Selected excerpt:

Pakistani who taught ‘American Taliban’ hails his release
Above, a frame grab of John Walker Lindh, the so-called ‘American Taliban’ captured in Afghanistan after the September 11, 2001 attacks. (Reuters Video Online)
Updated 24 May 2019

Pakistani who taught ‘American Taliban’ hails his release

Pakistani who taught ‘American Taliban’ hails his release
  • John Walker Lindh symbolized betrayal for the US when he was captured, bearded and disheveled, while fighting for the Taliban in 2001
  • He was one of hundreds of Taliban fighters captured by Northern Alliance forces on November 25, 2001

ISLAMABAD: A Pakistani religious teacher who spent six months with “American Taliban” John Walker Lindh has hailed his release, describing him as a “good person” who became upset over the situation in Afghanistan, Kashmir and Palestine.
Lindh symbolized betrayal for the US when he was captured, bearded and disheveled, while fighting for the Taliban in the Afghan city of Mazar-i-Sharif in 2001.
His release from prison on Thursday — three years before the end of his 20-year sentence — has re-awakened memories of the September 11 attacks and underscored the tragedy of the US invasion of Afghanistan, where civilians are paying a deadly price as the war grinds on.
President Donald Trump said he was upset about the release, but government lawyers had told him there was no legal way to keep him in prison.
“We’ll be watching him and watching him closely,” Trump told reporters.
But Mohammad Iltimas, who taught Lindh for six months at a Muslim school near the Afghan border in Pakistan’s northwest, said he was happy to hear of the decision to release him.

Saved data entries:
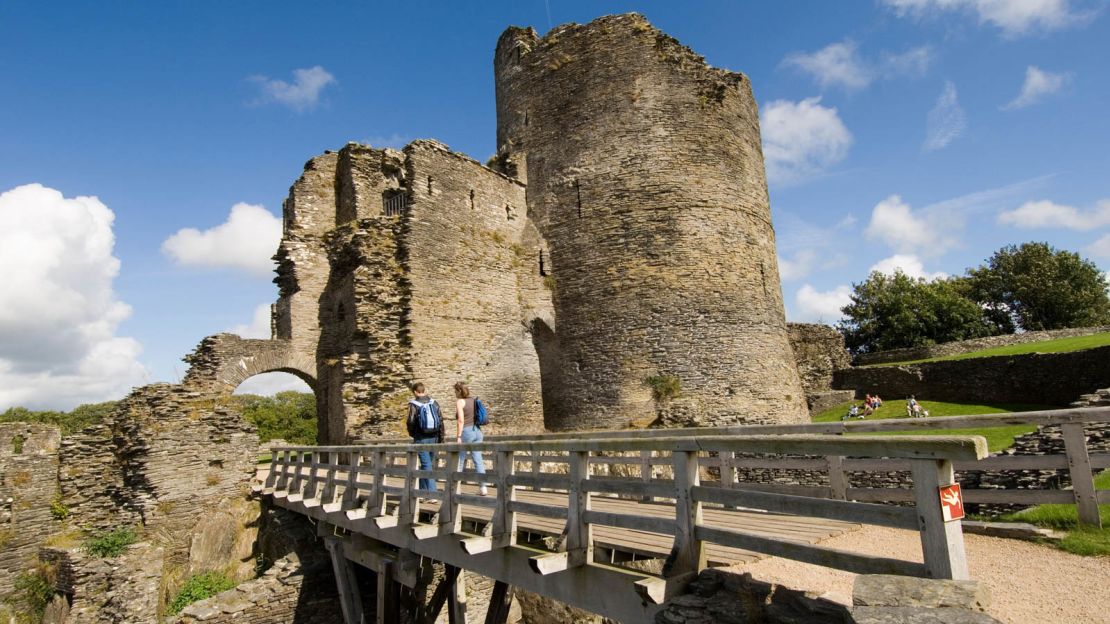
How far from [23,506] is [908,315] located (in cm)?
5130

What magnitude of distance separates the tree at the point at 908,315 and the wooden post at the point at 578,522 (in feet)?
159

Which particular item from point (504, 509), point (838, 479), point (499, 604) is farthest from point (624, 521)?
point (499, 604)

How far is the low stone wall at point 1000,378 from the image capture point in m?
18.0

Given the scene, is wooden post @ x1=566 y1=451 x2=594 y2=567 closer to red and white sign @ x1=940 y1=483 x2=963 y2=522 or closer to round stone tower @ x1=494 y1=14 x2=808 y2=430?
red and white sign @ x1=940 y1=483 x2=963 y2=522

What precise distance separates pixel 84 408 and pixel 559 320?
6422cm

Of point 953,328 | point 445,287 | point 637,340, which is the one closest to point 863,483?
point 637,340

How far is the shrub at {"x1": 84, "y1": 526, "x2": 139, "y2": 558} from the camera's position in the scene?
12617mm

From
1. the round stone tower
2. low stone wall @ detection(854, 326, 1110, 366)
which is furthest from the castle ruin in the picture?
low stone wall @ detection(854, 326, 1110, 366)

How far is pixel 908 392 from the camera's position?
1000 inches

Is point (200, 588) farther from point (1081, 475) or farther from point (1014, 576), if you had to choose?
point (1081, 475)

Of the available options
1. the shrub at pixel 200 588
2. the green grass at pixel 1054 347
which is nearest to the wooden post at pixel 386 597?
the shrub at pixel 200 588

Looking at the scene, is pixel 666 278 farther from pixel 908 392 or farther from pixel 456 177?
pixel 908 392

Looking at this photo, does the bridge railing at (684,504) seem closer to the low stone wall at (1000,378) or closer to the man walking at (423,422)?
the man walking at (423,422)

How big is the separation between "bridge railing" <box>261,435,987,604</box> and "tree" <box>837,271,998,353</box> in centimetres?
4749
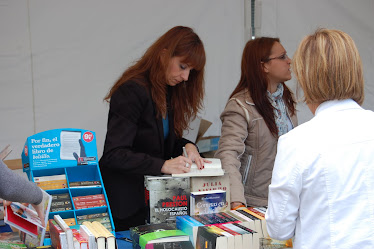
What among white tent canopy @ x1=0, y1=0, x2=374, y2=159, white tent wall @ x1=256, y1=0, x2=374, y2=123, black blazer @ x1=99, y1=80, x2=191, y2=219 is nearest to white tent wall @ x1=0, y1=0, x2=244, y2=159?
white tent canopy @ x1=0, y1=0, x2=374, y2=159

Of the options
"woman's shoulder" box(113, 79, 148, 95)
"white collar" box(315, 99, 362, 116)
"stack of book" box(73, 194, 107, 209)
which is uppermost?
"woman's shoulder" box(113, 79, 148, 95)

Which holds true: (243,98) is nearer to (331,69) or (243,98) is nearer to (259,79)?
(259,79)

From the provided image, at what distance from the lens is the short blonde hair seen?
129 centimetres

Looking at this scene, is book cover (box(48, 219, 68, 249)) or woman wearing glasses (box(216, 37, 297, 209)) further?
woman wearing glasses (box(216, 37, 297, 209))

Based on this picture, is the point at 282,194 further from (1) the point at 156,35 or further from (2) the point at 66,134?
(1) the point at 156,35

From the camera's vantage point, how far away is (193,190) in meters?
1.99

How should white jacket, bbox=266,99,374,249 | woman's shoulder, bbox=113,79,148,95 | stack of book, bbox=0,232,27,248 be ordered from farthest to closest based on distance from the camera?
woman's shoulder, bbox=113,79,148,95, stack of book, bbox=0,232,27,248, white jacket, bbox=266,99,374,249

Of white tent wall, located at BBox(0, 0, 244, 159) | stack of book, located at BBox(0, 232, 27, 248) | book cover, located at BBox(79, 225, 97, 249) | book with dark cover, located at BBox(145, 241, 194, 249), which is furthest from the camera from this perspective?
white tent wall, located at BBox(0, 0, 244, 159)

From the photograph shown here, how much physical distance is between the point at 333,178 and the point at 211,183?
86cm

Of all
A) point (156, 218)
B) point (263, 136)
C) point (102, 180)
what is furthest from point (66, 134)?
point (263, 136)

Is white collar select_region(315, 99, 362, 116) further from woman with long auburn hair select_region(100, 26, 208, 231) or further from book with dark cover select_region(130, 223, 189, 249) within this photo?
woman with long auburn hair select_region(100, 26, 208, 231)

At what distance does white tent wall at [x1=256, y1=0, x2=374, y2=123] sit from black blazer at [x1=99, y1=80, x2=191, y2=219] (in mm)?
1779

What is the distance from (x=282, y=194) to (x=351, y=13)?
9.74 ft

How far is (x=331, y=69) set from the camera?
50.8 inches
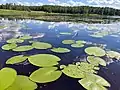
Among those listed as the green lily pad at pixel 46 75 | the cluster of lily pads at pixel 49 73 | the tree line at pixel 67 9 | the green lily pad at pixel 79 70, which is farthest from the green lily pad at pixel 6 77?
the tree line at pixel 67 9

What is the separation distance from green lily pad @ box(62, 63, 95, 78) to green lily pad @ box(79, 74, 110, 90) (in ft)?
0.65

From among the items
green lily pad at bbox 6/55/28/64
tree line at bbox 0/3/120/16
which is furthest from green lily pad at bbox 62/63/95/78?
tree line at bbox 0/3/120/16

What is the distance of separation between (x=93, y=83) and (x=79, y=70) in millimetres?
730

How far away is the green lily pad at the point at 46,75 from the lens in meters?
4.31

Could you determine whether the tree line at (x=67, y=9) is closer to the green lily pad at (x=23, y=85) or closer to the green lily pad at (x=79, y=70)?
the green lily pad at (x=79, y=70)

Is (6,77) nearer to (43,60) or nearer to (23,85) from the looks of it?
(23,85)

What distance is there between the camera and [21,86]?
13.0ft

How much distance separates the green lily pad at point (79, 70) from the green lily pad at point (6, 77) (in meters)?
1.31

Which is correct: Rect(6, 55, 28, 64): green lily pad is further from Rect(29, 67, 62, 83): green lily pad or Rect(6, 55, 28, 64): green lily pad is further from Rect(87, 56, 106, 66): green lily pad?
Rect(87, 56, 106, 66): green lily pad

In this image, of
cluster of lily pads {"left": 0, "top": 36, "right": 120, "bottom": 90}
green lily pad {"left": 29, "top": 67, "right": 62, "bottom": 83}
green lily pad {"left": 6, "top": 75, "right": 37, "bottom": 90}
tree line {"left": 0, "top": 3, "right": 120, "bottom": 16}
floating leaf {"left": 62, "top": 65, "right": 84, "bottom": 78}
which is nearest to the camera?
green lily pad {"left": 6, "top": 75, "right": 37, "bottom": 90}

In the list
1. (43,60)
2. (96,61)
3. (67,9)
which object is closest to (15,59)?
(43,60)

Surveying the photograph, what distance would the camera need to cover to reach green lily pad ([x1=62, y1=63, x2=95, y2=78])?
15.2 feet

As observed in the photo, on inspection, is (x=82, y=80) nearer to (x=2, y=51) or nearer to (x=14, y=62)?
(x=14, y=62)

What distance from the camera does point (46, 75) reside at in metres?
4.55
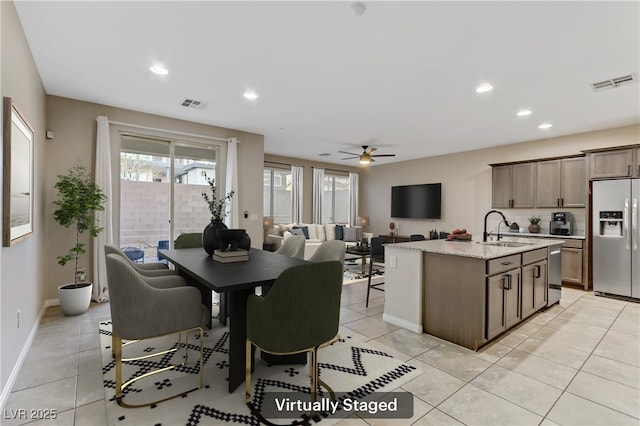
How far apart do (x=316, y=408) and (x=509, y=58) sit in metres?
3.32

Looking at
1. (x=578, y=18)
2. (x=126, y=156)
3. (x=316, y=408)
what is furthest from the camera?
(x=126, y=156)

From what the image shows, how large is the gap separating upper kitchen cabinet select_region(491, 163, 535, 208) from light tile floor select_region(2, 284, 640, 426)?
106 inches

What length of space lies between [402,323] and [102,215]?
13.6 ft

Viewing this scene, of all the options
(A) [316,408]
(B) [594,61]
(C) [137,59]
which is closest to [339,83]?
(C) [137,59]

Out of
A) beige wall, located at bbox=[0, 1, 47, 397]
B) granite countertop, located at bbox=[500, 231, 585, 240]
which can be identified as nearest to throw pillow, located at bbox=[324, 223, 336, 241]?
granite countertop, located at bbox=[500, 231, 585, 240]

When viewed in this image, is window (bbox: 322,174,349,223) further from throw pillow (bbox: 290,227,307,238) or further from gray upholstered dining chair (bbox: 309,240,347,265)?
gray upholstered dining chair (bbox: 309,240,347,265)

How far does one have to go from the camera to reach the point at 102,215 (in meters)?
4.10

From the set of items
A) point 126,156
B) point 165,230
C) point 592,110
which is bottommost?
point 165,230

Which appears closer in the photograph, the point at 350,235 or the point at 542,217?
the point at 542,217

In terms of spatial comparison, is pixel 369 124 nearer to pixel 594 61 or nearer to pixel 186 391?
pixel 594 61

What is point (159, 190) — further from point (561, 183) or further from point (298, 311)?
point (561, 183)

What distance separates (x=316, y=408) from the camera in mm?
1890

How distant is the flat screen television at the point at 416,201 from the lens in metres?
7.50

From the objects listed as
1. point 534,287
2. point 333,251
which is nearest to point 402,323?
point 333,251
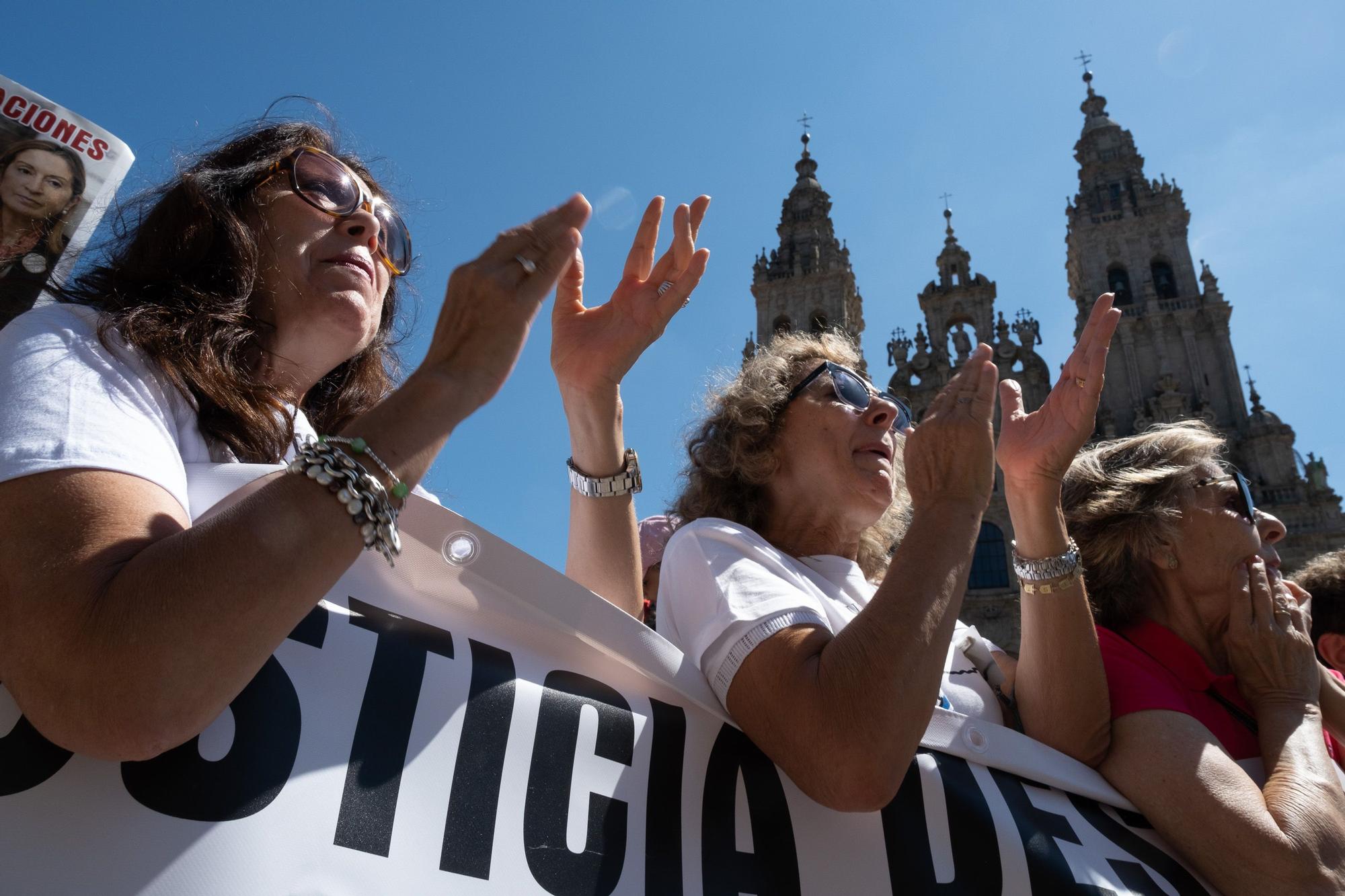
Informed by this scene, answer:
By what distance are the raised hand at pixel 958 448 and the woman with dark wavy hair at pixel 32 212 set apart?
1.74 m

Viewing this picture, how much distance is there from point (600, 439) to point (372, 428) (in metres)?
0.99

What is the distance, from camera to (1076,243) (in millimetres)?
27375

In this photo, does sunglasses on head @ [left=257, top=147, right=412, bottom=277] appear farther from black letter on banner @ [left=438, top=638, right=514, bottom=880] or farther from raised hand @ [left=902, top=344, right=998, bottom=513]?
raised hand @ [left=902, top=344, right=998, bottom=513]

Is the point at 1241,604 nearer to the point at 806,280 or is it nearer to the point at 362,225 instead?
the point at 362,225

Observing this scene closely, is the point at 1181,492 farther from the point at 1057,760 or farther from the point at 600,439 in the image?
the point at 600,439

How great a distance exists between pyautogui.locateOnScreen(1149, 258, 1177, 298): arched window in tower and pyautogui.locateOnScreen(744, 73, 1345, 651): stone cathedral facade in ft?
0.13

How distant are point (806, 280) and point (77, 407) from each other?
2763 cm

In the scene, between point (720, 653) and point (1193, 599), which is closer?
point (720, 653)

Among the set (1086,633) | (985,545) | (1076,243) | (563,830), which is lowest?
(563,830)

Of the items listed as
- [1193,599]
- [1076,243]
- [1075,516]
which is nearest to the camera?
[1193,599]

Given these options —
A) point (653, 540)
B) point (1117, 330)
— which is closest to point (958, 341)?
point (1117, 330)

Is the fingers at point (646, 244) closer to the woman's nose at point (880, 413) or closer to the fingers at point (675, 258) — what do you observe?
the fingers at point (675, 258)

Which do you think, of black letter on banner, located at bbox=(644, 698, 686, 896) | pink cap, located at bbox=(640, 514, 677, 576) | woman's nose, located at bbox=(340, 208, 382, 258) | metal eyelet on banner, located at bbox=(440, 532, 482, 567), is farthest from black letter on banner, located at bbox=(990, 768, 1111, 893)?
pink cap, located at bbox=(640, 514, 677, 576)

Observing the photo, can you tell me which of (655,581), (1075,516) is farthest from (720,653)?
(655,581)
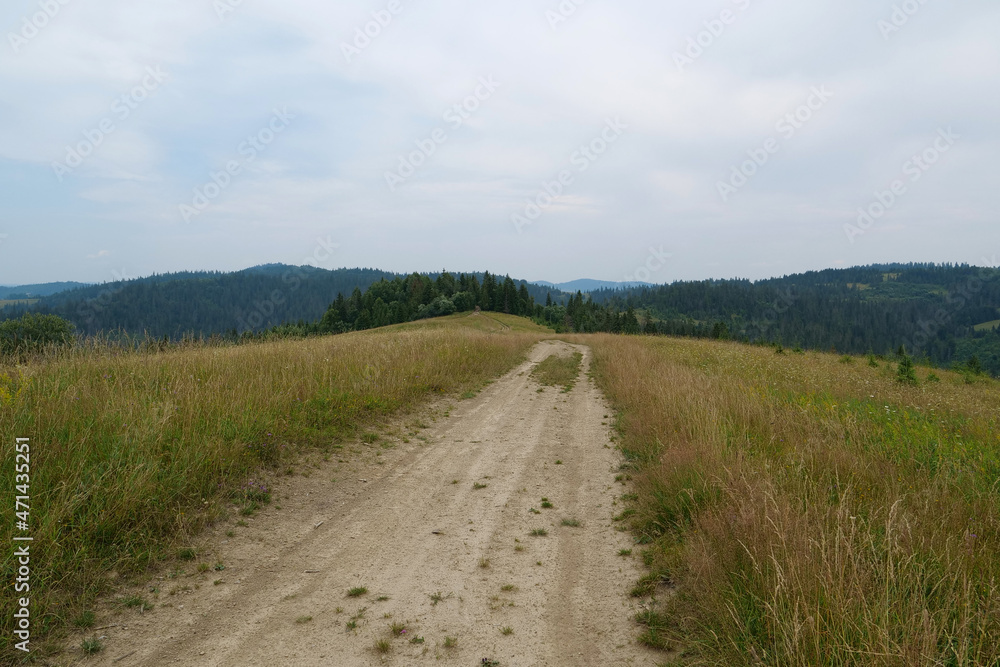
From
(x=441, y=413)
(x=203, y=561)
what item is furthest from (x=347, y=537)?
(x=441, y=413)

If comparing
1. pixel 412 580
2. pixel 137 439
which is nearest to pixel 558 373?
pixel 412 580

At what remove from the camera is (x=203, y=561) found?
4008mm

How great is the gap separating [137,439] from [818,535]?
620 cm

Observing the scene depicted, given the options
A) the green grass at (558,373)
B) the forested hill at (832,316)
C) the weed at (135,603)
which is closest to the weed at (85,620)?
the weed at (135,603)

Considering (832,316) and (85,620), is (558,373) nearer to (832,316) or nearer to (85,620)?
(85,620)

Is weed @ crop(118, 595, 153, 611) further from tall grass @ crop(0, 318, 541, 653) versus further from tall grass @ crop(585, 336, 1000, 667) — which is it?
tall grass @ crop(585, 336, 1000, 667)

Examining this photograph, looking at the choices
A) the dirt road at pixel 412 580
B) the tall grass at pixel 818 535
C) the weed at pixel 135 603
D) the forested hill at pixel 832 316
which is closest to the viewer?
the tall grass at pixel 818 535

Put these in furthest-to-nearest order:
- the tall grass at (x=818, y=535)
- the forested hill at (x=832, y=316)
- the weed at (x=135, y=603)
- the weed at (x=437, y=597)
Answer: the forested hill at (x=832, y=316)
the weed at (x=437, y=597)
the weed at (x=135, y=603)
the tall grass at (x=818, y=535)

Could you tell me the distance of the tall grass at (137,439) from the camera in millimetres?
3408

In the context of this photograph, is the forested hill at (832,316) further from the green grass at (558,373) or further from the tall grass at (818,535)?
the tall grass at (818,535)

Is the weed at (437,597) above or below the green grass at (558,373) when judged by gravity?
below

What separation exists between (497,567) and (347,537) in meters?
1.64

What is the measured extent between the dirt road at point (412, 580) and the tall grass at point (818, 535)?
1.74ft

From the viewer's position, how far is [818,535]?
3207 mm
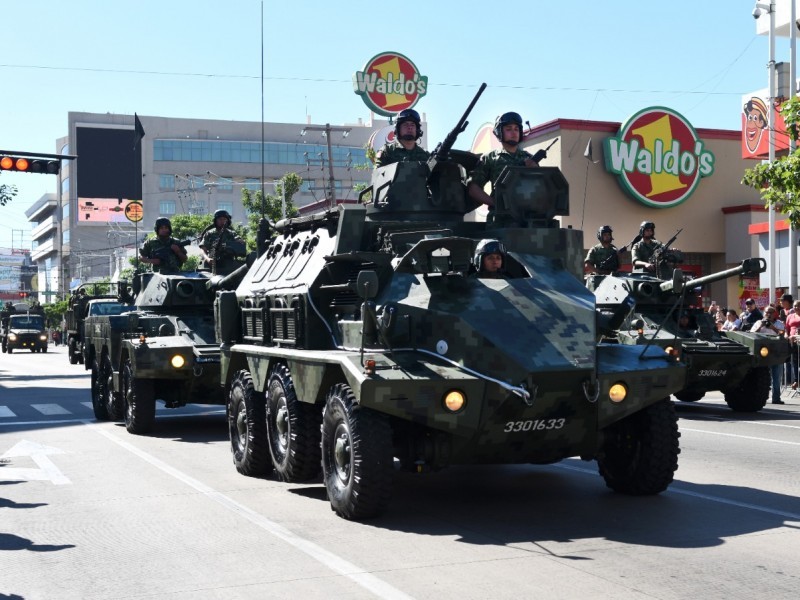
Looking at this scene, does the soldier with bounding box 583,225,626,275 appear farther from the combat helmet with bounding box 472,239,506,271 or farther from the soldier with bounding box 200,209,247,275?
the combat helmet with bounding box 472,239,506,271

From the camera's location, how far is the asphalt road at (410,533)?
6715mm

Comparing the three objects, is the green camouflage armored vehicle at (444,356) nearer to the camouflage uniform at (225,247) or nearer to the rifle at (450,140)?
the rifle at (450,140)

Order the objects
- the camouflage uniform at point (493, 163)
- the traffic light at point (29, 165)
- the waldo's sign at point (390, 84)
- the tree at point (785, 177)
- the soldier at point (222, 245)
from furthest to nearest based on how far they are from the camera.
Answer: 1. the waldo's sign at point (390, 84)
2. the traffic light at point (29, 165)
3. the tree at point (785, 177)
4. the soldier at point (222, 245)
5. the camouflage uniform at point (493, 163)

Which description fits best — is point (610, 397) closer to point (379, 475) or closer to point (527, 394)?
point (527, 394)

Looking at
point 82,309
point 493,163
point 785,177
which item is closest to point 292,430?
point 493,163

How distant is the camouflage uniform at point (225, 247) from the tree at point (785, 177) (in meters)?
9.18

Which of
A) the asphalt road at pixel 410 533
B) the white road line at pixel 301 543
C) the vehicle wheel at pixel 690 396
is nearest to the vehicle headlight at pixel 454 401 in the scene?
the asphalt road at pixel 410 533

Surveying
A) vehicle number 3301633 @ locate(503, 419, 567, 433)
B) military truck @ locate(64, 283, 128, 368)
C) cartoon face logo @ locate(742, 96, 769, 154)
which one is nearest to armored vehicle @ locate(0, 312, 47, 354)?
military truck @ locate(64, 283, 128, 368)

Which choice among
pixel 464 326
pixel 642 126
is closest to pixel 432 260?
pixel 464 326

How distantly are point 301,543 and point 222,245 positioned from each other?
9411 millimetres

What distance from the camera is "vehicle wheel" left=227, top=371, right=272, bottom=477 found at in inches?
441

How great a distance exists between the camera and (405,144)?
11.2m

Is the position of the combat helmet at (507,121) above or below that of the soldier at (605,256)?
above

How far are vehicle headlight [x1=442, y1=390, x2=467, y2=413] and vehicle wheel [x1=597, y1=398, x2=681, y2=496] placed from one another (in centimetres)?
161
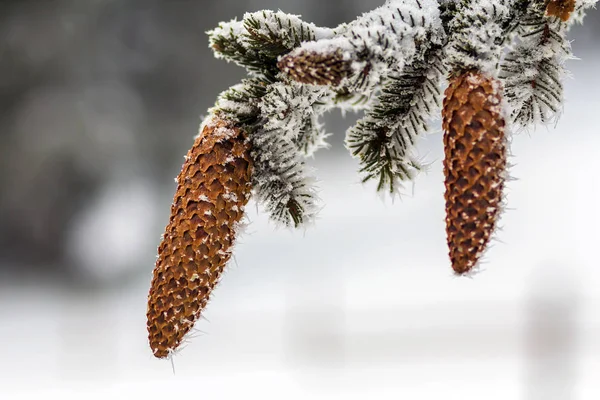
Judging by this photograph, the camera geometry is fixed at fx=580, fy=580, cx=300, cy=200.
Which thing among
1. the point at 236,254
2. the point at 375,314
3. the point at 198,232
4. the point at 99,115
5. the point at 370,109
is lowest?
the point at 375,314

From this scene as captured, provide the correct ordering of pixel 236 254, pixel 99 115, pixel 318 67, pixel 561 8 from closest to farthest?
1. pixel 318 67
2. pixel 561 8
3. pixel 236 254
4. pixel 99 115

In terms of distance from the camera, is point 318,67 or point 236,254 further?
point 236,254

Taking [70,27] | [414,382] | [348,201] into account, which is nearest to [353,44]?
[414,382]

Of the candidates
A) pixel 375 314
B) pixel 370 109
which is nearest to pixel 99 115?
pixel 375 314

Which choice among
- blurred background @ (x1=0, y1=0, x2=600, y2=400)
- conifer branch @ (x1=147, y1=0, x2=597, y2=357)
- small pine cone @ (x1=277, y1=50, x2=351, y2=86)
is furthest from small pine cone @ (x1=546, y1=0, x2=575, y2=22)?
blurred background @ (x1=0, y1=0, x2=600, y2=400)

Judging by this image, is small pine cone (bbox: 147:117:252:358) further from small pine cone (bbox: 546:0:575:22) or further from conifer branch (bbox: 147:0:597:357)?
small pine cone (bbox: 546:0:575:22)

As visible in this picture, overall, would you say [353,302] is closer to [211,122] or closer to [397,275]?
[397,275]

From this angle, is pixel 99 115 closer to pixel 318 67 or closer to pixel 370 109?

Set of tasks:
[A] According to the article on Lindh's release, what situations in which places did the Pakistani teacher say upset Lindh?
[B] In the article on Lindh's release, why could Trump not keep Lindh in prison even though he was upset about the release?
[C] Decide whether each statement agrees with the article on Lindh's release, and quote the words that settle it: (i) Lindh's teacher taught him for six months at a school near the Afghan border. (ii) Lindh was released after serving his full 20-year sentence. (iii) Lindh was captured by Northern Alliance forces on November 25, 2001.
These records have no connection to the text.

Completed exercise:
[A] Afghanistan, Kashmir and Palestine.

[B] Government lawyers had told Trump there was no legal way to keep Lindh in prison.

[C]
(i) Yes: "taught Lindh for six months at a Muslim school near the Afghan border in Pakistan’s northwest"
(ii) No: "three years before the end of his 20-year sentence"
(iii) Yes: "captured by Northern Alliance forces on November 25, 2001"